■ Problem details
Return all of the items below verbatim, omitting the pictures from your response.

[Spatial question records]

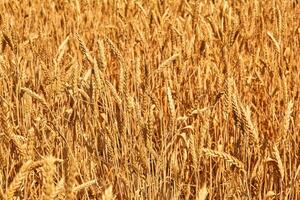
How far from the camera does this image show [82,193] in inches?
56.2

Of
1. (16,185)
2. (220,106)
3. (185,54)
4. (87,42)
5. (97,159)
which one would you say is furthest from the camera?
(87,42)

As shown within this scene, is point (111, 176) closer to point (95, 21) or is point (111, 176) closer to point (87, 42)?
point (87, 42)

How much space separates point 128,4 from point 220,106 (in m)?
1.15

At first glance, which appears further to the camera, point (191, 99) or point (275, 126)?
point (191, 99)

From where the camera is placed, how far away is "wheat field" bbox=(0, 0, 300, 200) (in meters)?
1.16

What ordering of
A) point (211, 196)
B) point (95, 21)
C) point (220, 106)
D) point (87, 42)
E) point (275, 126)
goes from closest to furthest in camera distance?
point (211, 196) → point (275, 126) → point (220, 106) → point (87, 42) → point (95, 21)

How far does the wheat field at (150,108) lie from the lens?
45.5 inches

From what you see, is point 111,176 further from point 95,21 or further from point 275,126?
point 95,21

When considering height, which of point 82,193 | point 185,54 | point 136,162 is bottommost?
point 82,193

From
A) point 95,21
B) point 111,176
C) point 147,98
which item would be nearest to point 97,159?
point 111,176

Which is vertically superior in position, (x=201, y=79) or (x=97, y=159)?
(x=201, y=79)

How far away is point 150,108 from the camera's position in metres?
1.33

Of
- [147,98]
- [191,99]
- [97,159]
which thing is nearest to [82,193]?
[97,159]

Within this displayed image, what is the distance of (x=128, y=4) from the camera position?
2.67 m
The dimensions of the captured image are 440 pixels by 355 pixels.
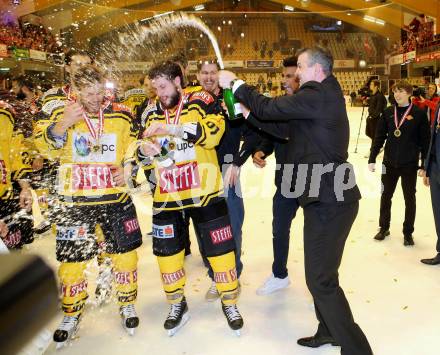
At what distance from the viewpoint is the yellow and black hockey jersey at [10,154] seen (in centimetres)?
284

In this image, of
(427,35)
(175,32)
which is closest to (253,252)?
(175,32)

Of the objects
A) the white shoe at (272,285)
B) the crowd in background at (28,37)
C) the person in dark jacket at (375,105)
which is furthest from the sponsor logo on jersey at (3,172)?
the crowd in background at (28,37)

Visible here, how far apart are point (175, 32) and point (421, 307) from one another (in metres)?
16.6

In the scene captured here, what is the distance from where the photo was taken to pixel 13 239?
300 centimetres

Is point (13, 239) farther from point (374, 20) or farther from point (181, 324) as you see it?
point (374, 20)

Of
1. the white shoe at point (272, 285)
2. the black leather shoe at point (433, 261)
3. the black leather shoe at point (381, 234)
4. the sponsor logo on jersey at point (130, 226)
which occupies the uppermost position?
the sponsor logo on jersey at point (130, 226)

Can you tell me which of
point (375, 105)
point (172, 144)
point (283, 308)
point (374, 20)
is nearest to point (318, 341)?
point (283, 308)

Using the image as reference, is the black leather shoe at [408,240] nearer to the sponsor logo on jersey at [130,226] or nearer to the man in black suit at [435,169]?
the man in black suit at [435,169]

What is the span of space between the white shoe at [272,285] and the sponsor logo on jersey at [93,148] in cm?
149

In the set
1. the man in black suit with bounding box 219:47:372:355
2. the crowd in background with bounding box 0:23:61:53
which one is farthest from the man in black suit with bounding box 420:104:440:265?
the crowd in background with bounding box 0:23:61:53

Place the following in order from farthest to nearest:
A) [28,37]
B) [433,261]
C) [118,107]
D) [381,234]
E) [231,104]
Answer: [28,37] → [381,234] → [433,261] → [118,107] → [231,104]

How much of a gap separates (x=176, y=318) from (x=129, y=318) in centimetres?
30

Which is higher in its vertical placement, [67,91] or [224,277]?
[67,91]

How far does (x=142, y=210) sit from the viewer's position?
19.3 feet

■ Exercise response
How far from the camera does this image show [82,193] in inches?
56.2

Of
1. (16,185)
2. (220,106)
3. (185,54)
4. (87,42)
5. (97,159)
which one would you say is furthest from the camera?
(87,42)

As shown within this scene, is point (111, 176) closer to point (95, 21) or is point (111, 176) closer to point (87, 42)?
point (87, 42)

How much space separates point 128,4 from point 220,106 (in m)?
1.15

At first glance, which appears further to the camera, point (191, 99) or point (275, 126)?
point (191, 99)

From where the camera is placed, how far away is "wheat field" bbox=(0, 0, 300, 200) (in meters)?
1.16

What ordering of
A) point (211, 196)
B) point (95, 21)
C) point (220, 106)
D) point (87, 42)
E) point (275, 126)
goes from closest to furthest in camera distance?
point (211, 196) → point (275, 126) → point (220, 106) → point (87, 42) → point (95, 21)

How far does the wheat field at (150,108) lie from the lens?
45.5 inches

From what you see, is point 111,176 further from point 95,21 or further from point 275,126?
point 95,21

When considering height, which of point 82,193 | point 185,54 | point 136,162 is bottommost?
point 82,193

From
A) point 95,21
B) point 111,176
C) point 147,98
which item would be nearest to point 97,159?
point 111,176

Which is vertically superior in position, (x=201, y=79) or (x=97, y=159)?
(x=201, y=79)

How far away is point 150,108 from the camera's position in metres?
1.33

Of
- [147,98]
- [191,99]
- [97,159]
which thing is nearest to [82,193]?
[97,159]

Within this displayed image, what is the distance of (x=128, y=4) from the camera position?
2.67 m
The dimensions of the captured image are 440 pixels by 355 pixels.
At what distance from the viewpoint is the yellow and black hockey jersey at [10,154] seen (in centimetres)?
284

In this image, of
(427,35)
(175,32)
which is closest to (253,252)?
(175,32)

Of the objects
A) the white shoe at (272,285)
B) the crowd in background at (28,37)
C) the person in dark jacket at (375,105)
which is furthest from the sponsor logo on jersey at (3,172)?
the crowd in background at (28,37)

Visible here, how far apart are point (175, 32) and point (421, 307) from one another (in metres)?
16.6

In the scene captured here, what is the distance from where the photo was taken to pixel 13 239?
300 centimetres

Is point (13, 239) farther from point (374, 20) or farther from point (181, 324) as you see it?
point (374, 20)

Of
1. the white shoe at point (272, 285)
2. the black leather shoe at point (433, 261)
3. the black leather shoe at point (381, 234)
4. the sponsor logo on jersey at point (130, 226)
which occupies the uppermost position?
the sponsor logo on jersey at point (130, 226)

Can you tell me which of
point (375, 105)
point (172, 144)
point (283, 308)
point (374, 20)
is nearest to point (318, 341)?
point (283, 308)

Using the image as reference, is the black leather shoe at [408,240] nearer to the sponsor logo on jersey at [130,226] or nearer to the man in black suit at [435,169]?
the man in black suit at [435,169]

What is the span of space between the white shoe at [272,285] and the sponsor logo on jersey at [93,148] in cm?
149

In the set
1. the man in black suit with bounding box 219:47:372:355
2. the crowd in background with bounding box 0:23:61:53
which one is farthest from the man in black suit with bounding box 420:104:440:265?
the crowd in background with bounding box 0:23:61:53

Place the following in order from farthest to nearest:
A) [28,37]
B) [433,261]
C) [118,107]
D) [381,234]
E) [231,104]
Answer: [28,37] → [381,234] → [433,261] → [118,107] → [231,104]

How much of a gap separates (x=176, y=318) from (x=129, y=318) in centimetres?
30

Which is higher in its vertical placement, [67,91] or [224,277]?
[67,91]

How far does (x=142, y=210) sit from the viewer's position?
19.3 feet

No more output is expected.